‘Hopefully,’ Fae said, brushing a strand of hair from her sunken eyes. But hers was not the face of a hopeful person. Poppy saw it, then. The distraction in Fae’s face, a glimmer of pain. She gritted her teeth against it.
Later, Juno posted a list of rules in the crew module. There were only a couple at first, written in her neat hand. Things like
Juno didn’t know that it was already escaping from them, the hope they would need to survive up here.
‘You did a great job catching up,’ Juno said, breezing past Poppy with a smile as she read them. She glanced at the list she had pinned up and Poppy thought she could see Juno’s shoulders relax. As if she truly believed that, in the vacuum, the firm hand of order was all they needed to keep themselves from harm.
Chapter 30
JUNO
25.09.12
JUPITER WAS SPECTACULAR. THE first time Juno saw it through the window on the control deck she said, ‘It almost looks like another sun from this distance.’
‘Well,’ said Eliot, ‘it’s about ten times smaller than the sun. But I see your point. It’s big. Bigger than 1,300 Earths, and it has more than sixty moons. Imagine if our planet had that many moons.’
‘The night would look like the fifth of November,’ Commander Sheppard said with a smile, his eyes reflecting the sky.
The atmosphere of Jupiter was comparable to that of the sun. It was composed of hydrogen and helium, with so many moons in orbit that it was like its own solar system. From their vantage point Juno could only just discern the vermillion belts that circled the planet. She could not yet see any hurricanes, or surging clouds of ammonia crystals. She could not even find the Great Red Spot, the storm that had swirled in the Jovian atmosphere for over 300 years, big enough to engulf Earth twice.
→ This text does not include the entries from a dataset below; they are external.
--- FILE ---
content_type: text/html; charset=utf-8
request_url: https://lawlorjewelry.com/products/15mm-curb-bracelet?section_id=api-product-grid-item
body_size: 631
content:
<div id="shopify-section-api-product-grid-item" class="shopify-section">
‘Is this really a good time for an astronomy lecture?’ Harry said through gritted teeth. He was in the pilot’s seat.
‘It’s not for him,’ Poppy said as Eliot held the camera up before his eye. ‘I can’t just show our audience Jupiter in the window. I have to teach them about it.’
‘I know,’ Commander Sheppard said. ‘Tell them that Uranus has twenty-seven moons and they are all named after characters in Shakespeare plays.’
‘Do you mind repeating that,’ Poppy asked, ‘but to the camera?’ Sheppard obliged, turning to the lens with a smile.
‘Uranus,’ he said, as if it had just occurred to him a second ago, ‘has twenty-seven moons and they’re all named after characters in Shakespeare’s plays. The largest are Titania and Oberon.’ Eliot gave him a thumbs-up and turned back to the sight in the window.
‘We’re filming this on 29 September.’ Poppy’s voice always chimed with synthetic glee whenever she spoke to her increasingly large following of schoolchildren back on Earth, all keen to be the next cohort to leave for Terra-Two. But Juno was glad to see her back doing her job after two weeks of absence. ‘A quick shout-out to all our viewers who are going back to school this month. Good luck!
‘It has taken us almost five months to travel 5.8 AU, or 540,000,000 miles from Earth.’ She gave a low whistle at the figure. ‘And this is just the
‘Switch it off,’ Igor growled from the communication deck, motioning to Harry. ‘This is a serious job. How can he concentrate with all this talk?’
‘Igor’s right.’ Commander Sheppard turned to Eliot, Poppy and Juno. ‘I think you both have tutorials to get to. And it will be a while before we’ll be able to see Europa. Longer still before we spot the American station, and you’ll get a better view of it from the observation deck.’
Juno sighed and drifted towards the door. She wanted to stay in the control room – seeing the planet in the window reminded her that they were really going somewhere, instead of suspended in the darkness of space. In a few weeks, they would meet other astronauts – she smiled at the thought – and in just over a year they would be the first humans to leave the solar system entirely.
Fae was kneeling in front of the monitor on the communications deck, cursing in German.